ISLAMABAD: The Competition Commission of Pakistan (CCP) has passed an order in favour of Hi-Tech Lubricants Limited deciding a two-year-old complaint made by Chevron Pakistan Lubricants (Pvt) Limited against advertising claims made by Hi-Tech for its products under the brand name “Zic.”
Chevron Pakistan Lubricants (Pvt) Limited, which trades under the Caltex brand in Pakistan, had complained to the CCP in mid-2018 alleging that certain marketing and advertising claims made by Hi-Tech for their lubricant products under the brand name, Zic, were deceptive and in violation of Section 10 of the Competition Act, 2010.
Chevron, the competitor in question, had claimed that choice of words such as, “behtreen” in Hi-Tech’s marketing claims had created unsubstantiated impression of comparison between Zic and the competing products, said a press release issued by Ministry of Commerce here on Saturday.
The CCP’s enquiry report from Feb, 2019 had initially found certain claims of Hi-Tech carrying the Urdu words, “behtar” and “behtreen” without any reasonable basis and in prima facie violation of Section 10 of the Competition Act.

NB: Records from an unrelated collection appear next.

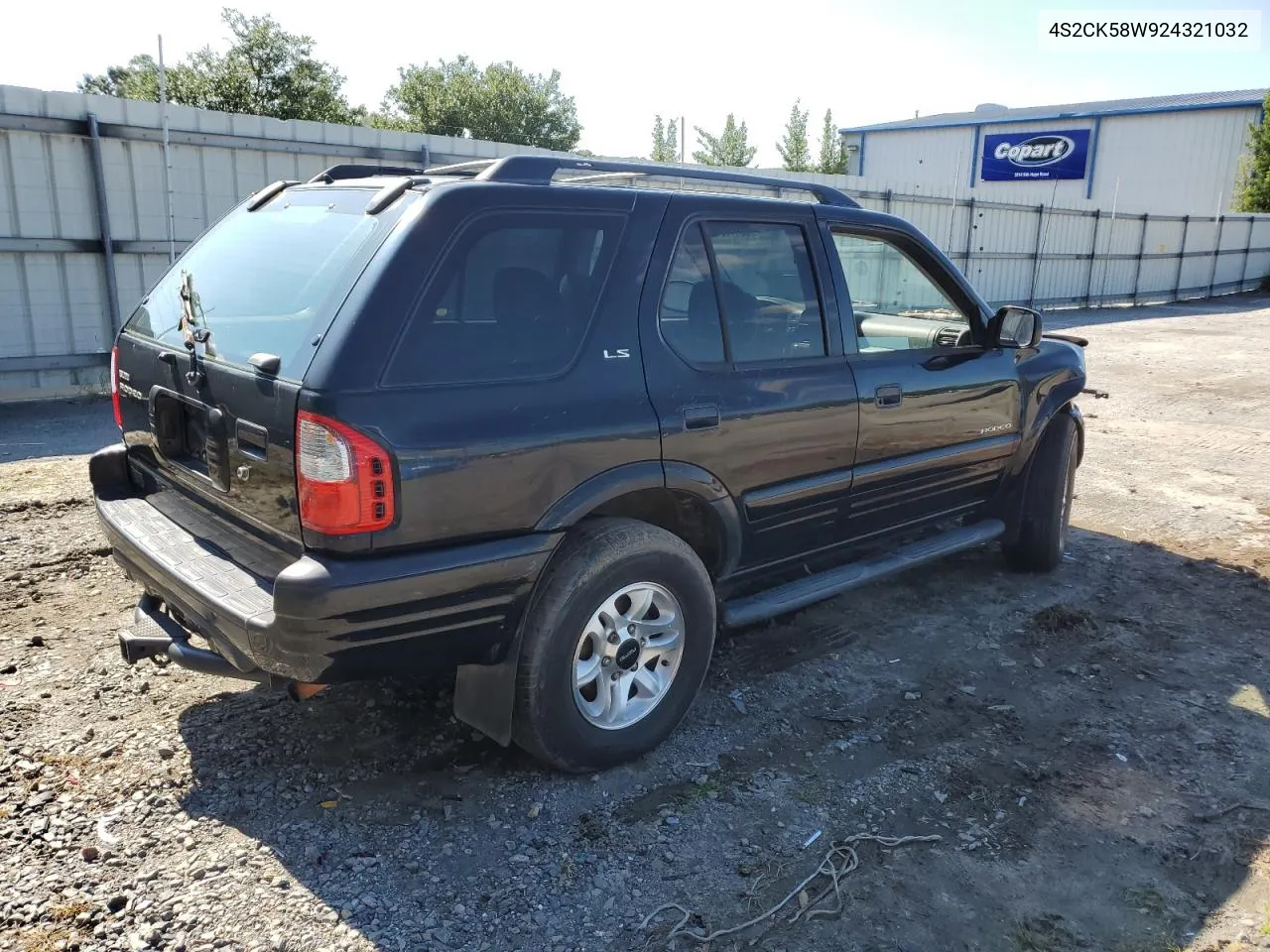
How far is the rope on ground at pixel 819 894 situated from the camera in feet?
8.32

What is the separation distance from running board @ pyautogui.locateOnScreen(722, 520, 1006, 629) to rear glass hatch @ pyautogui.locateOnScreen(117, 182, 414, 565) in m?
1.74

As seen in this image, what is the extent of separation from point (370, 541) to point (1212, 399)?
11.4 meters

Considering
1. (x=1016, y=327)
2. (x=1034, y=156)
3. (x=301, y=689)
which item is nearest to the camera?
(x=301, y=689)

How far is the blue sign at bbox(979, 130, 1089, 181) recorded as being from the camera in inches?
1602

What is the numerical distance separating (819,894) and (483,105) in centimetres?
4716

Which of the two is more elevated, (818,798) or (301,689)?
(301,689)

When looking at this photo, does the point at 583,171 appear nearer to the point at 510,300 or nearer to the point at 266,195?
the point at 510,300

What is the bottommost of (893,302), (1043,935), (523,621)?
(1043,935)

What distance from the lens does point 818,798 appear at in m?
3.14

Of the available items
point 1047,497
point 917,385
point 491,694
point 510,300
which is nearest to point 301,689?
point 491,694

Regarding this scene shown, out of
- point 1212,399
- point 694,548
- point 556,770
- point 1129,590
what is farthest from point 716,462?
point 1212,399

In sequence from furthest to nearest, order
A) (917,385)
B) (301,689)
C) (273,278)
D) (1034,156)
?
(1034,156)
(917,385)
(273,278)
(301,689)

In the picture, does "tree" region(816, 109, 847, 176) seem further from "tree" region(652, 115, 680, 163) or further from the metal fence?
the metal fence

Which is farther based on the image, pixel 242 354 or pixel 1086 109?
pixel 1086 109
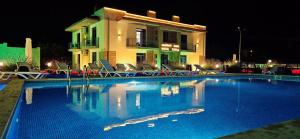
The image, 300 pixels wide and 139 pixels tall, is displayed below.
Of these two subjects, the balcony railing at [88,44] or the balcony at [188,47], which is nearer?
the balcony railing at [88,44]

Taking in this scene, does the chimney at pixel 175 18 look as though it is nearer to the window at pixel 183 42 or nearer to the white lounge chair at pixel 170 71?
the window at pixel 183 42

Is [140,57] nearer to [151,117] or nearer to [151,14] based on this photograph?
[151,14]

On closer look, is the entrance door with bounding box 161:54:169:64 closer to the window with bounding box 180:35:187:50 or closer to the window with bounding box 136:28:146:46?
the window with bounding box 180:35:187:50

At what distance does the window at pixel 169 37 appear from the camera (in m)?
22.3

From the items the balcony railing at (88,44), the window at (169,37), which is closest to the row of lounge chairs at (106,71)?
the balcony railing at (88,44)

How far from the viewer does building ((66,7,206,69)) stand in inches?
711

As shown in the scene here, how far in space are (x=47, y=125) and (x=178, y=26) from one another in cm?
1917

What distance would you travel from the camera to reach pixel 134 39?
19.8 meters

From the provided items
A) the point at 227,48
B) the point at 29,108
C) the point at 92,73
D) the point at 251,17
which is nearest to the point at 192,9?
the point at 251,17

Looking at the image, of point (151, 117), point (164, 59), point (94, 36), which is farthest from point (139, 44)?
point (151, 117)

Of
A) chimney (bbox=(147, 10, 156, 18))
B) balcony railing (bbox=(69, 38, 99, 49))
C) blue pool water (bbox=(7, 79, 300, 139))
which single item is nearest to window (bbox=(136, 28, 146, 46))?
chimney (bbox=(147, 10, 156, 18))

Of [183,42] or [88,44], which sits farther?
[183,42]

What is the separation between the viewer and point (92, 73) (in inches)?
588

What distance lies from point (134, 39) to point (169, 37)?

On the inquiry’s recommendations, a show-cause notice was issued to Hi-Tech and hearings were held in the matter.
Taking into consideration and analysing the arguments from both sides and in light of the Commission’s previous judgments and the case law from other jurisdictions i.e. America, Australia, and India, the bench decided that the above-mentioned claims made by Hi-Tech for promoting its products fell under the category of advertsing puffery.

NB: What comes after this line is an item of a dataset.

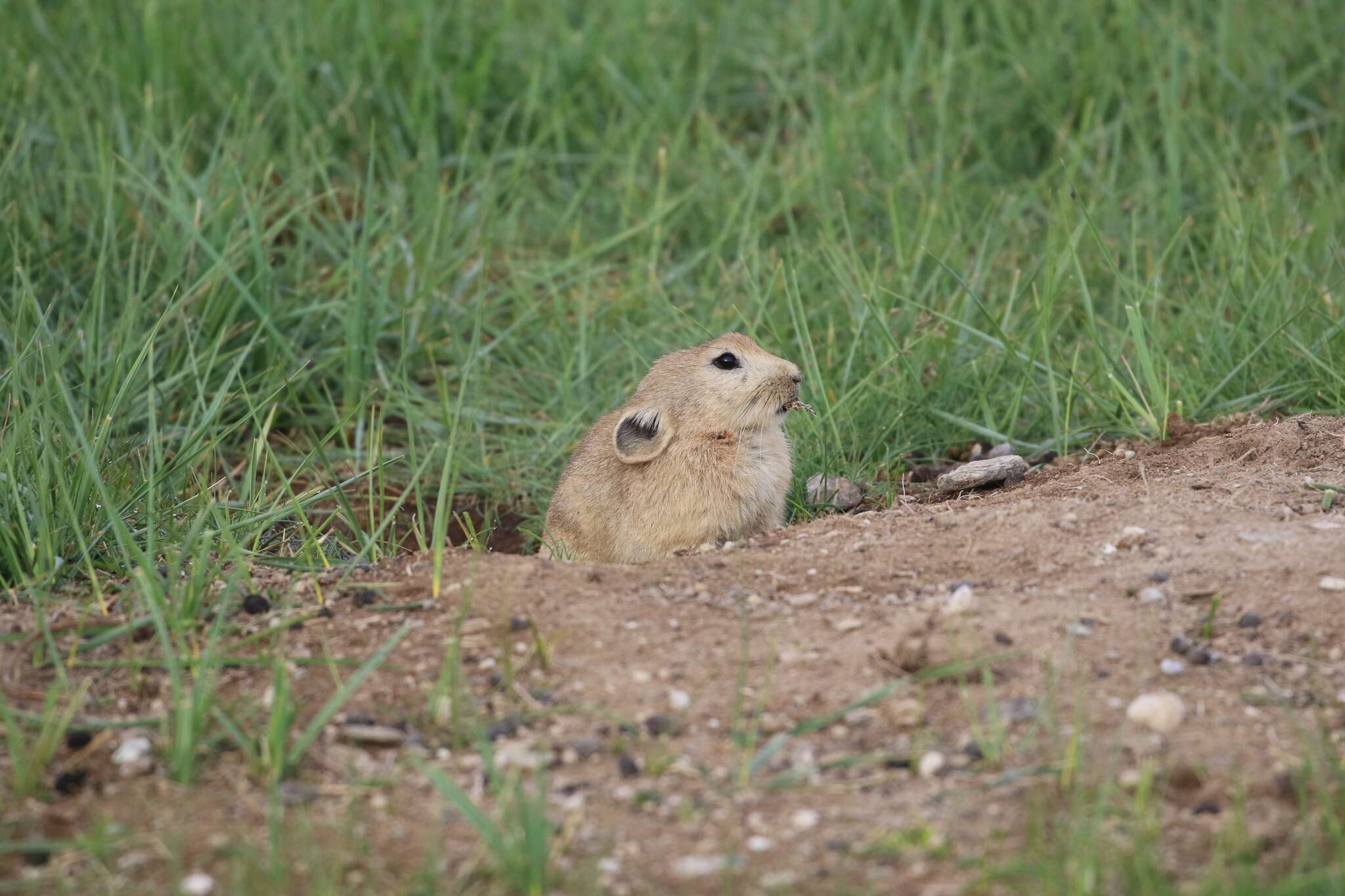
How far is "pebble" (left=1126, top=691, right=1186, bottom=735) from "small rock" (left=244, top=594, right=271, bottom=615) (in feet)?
6.61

Advertising puffery is defined as advertising or promotional material that makes broad exaggerated or boastful statements about a product or service that are subjective (or a matter of opinion), rather than objective (something that is measurable), and that which no reasonable person would presume to be literally true. Puffery claims are generally allowed world over and does not warrant enforcement action by the competition agencies, provided that they are not materially misleading.

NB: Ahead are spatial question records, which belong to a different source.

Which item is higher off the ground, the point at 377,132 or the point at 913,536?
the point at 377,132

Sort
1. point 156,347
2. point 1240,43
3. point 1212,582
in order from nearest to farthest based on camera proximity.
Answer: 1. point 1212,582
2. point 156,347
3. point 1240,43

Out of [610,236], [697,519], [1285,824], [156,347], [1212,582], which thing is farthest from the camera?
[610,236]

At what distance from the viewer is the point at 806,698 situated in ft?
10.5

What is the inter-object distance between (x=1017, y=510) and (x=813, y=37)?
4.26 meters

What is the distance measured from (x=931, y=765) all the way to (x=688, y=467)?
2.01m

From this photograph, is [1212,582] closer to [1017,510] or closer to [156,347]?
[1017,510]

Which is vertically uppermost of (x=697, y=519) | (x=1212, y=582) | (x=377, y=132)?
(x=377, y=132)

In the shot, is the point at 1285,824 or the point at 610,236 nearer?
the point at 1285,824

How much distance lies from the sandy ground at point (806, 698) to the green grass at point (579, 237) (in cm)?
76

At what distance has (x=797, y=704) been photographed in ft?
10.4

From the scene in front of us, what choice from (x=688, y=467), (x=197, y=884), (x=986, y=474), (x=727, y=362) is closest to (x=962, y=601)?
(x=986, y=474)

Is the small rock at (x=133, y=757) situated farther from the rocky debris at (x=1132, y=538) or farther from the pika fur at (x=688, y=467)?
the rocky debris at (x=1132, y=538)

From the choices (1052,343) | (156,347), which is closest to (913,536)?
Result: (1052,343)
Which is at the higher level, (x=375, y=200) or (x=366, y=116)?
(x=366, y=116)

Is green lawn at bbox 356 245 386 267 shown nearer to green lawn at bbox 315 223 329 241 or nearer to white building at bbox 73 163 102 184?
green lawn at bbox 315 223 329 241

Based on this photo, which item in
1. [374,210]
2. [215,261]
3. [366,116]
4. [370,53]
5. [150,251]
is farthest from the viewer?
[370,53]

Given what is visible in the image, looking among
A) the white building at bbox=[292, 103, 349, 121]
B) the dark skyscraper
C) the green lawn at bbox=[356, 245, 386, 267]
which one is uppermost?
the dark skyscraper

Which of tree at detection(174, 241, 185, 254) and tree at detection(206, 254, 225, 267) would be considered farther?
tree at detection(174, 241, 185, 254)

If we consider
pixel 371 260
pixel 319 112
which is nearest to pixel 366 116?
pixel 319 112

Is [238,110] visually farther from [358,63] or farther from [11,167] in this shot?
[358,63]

Moreover, the bench accepted the respondents’ arguments that the Urdu word “behtreen” also carrying other meanings such as “alaa”, “umdah” or “mumtaz” indicates that the term “behtreen” is general and vague, and not absolute as was alleged by the complainant.
Furthermore, the term “behtreen” is not the correct translation of the word “best” in English, which is an absolute term.
Hence, the Bench decideded that only the claims, which are objective, quantifiable and capable of substantiation in terms of characteristics of the products advertised would be actionable under Section 10 of the Act.
Based upon aforesaid reason and in view of the net general impression caused
by the claims, the Bench set aside its own enquiry report and disposed of show-cause notices issued to Hi-Tech.